It must be tough, being a contemporary French artist. All that hinterland to cope with. All those mould-breaking forebears who had only to cock a snook at the Académie Française and a new western art movement was created for them. Nowadays you can take off all your clothes and run around the City of Light barking like a dog, but no one will take much notice. To make matters worse, here is London, sated with the celebrity of its contemporary artists who have bewitched the market on both sides of the Atlantic, deciding to help Paris out of a cultural cul-de-sac with a huge bespoke celebration of French art.
Paris Calling seems a bit like that: the well-attended British art world deciding to give poor old Paris a bit of a leg-up in the profile stakes. At a press breakfast, the V&A (an institution starting to threaten the mighty Tate as the place for interesting ideas) even rolled out Richard Rogers to cajole us, as if we all needed reminding that Paris was once a city that set art trends.
Lord Rogers told a series of droll tales about designing the Centre Pompidou with Renzo Piano. "After it was built, I was standing outside it in the rain, and a woman with an umbrella passed by," he said. "'What do you think of this building?' she asked me. I told her I was the architect. She immediately hit me with the umbrella."
So, Paris used to be daring and energetic. It still is, say the curators of Paris Calling - and in this season, which runs from June to December this year, select examples of contemporary Parisian art will be brought beyond the périphérique and shown off in venues such as the V&A, Tate Modern, Modern Art Oxford and the Camden Arts Centre.
At the launch, the French curatorial presence seemed unwilling to admit there was anything wrong with the Parisian contemporary art scene. Apart from Swiss-born Marc-Olivier Wahler, that is. "Our artists used to think that to succeed was to succeed in Paris," said the director of the funky Palais de Tokyo. "Switzerland, for example, is too small a country. Artists there need to travel internationally. They don't feel that need in France."
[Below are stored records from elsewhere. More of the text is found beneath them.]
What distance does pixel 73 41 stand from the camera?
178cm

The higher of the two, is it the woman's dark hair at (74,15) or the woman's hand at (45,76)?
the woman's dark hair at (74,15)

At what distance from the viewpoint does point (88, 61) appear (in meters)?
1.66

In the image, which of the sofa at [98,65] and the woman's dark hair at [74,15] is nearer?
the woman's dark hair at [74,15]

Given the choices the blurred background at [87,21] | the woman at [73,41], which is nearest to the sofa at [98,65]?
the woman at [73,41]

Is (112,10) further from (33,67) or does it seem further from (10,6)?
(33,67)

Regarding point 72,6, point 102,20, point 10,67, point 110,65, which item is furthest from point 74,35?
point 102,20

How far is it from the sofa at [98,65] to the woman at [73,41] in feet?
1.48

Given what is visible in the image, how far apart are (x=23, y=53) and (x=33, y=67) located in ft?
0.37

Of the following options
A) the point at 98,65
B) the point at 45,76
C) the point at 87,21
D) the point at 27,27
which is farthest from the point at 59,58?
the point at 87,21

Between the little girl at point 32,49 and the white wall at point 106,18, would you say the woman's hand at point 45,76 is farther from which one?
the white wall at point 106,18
Interestingly, he feels the British and American art scenes have benefited from a national homogeneity that is quite alien to the French, and which is part of the reason a French equivalent has had such difficulty in establishing itself. "Branding objects, and artists, and hype, is the Anglo-Saxon way, whereas in France there is much more questioning, and no consensus about anything." I'm not so sure about this theory. How about the impressionists, and the Fauves, and the Nabis and the cubists, all French-founded art "brands"? Some of these groups even had a manifesto, Monsieur Wahler.
But he insists that French art has been undone by its thoughtfulness. "Everything in France goes through a process of talking and thinking, whereas in New York or London, you can have an idea and just go for it. It's better. It gets things done."